10 procent van de respondenten had wel een persoonlijke afspraak bij de huisarts. Bij 63 procenthiervan heeft eerst nog wel contact plaats gevonden met de huisarts. Dit betrof hoofdzakelijk telefonisch contact (52%), maar ook via digitale berichten zoals chat, whatsapp, email of online consult (3%) of door het sturen van foto’s ter beoordeling van de klacht (2%).

Vaker beeldbellen bij fysiotherapeuten

Fysiotherapeuten lijken beeldbellen wel vaker in te zetten. Bij 84 procent van de respondenten is de behandeling hier stopgezet, bij 8 procent vermindert, met veel nadelige gevolgen zoals verminderde mobiliteit en meer pijn. De kwaliteit van leven gaat achteruit.

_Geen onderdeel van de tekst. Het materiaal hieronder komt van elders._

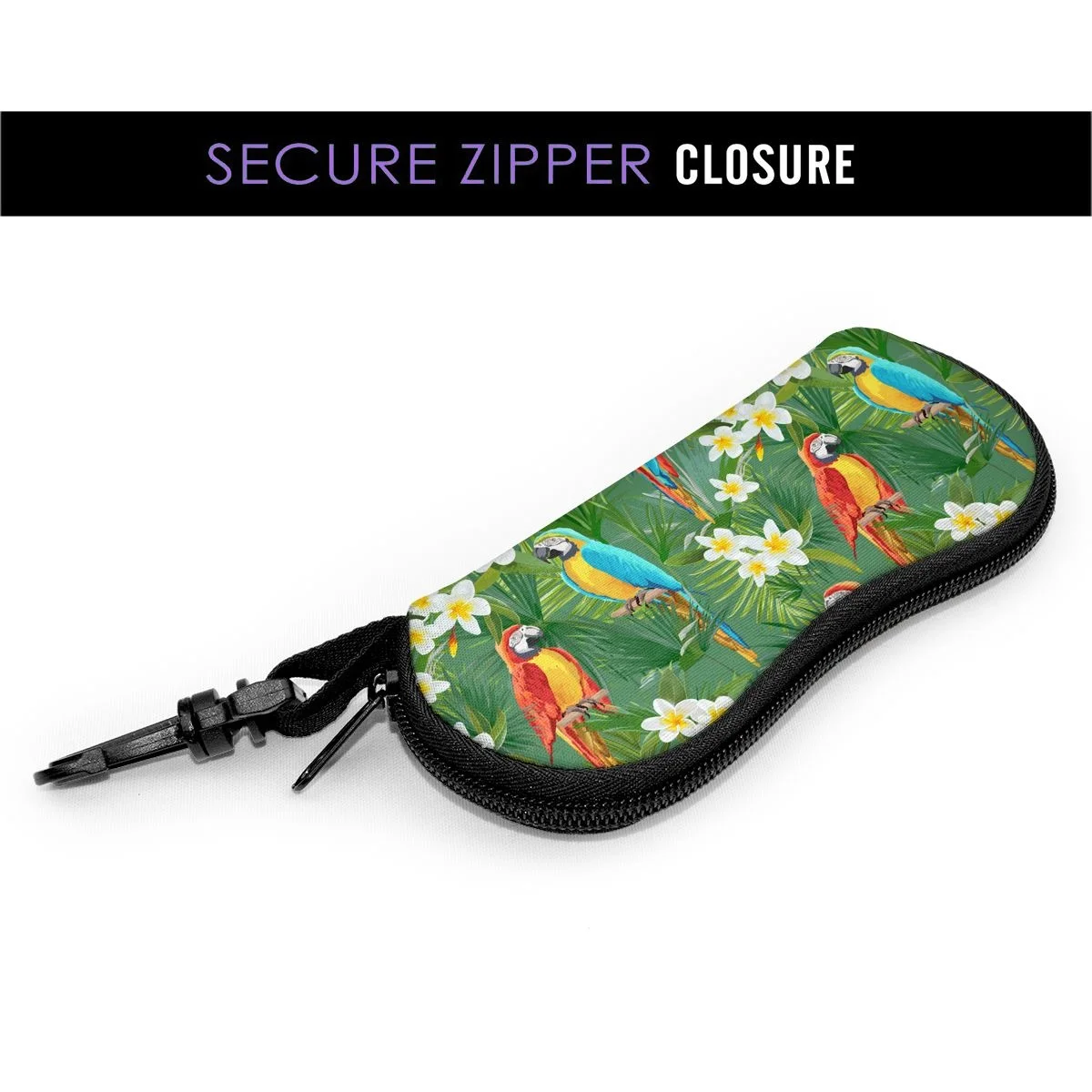 Floral Parrot Sunglasses Soft Case For Women Men Large Zipper Eyeglass Hook Case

Bij 58 procent van de mensen die minder of helemaal geen fysiotherapie meer krijgen, is een alternatief aangeboden voor de persoonlijke afspraak. Het gaat hier om instructies voor thuis (27%), telefonisch contact (22%), beeldbellen (10%) en overige manieren (11%) - zoals oefeningen die thuis uitgevoerd kunnen worden.

Negatieve gevolgen wegvallen thuiszorg

In de thuiszorg en wijkverpleging krijgt 42 procent van de mensen minder of geen zorg meer. 86 procent ervaart in enige mate negatieve nadelige gevolgen van de afgezegde zorg en/of ondersteuning thuis, 62 procent zelfs in redelijke tot sterke mate.

42 procent krijgt een alternatief voor de gemiste zorg en/of ondersteuning. Hiervan heeft 22 procent telefonisch contact en 5 procent contact via video- of beeldbellen. Bij overige alternatieven worden mantelzorger, echtgenoot en andere contactvormen als whatsapp en mail genoemd.

Minder mantelzorg

Van de mantelzorgers in het onderzoek van de Patiëntenfederatie geeft 51 procent minder zorg dan voorafgaand aan de coronacrisis en 12 procent meer zorg. Minder zorg betreft zaken zoals persoonlijke verzorging, huishoudelijke taken, boodschappen doen en sociale activiteiten.

Zij hebben nog wel veel contact op afstand met degene voor wie zij zorgen: 92 procent heeft contact op afstand, van wie 71 procent telefonisch en 26 procent via videochat of beeldbellen. Onder overige contactvormen wordt veel whatsapp genoemd en combinaties van eerdere vormen.

Herstart reguliere zorg

Gisteren werd ook weer gepleit voor een snelle herstart van de reguliere zorg, omdat er een stuwmeer ontstaat van uitgestelde controles en behandelingen die op termijn voor meer gezondheidsklachten en doden kunnen zorgen. Alleen al in de maand maart naar schatting meer dan 450.000 behandelingen en poliklinische controles uitgesteld.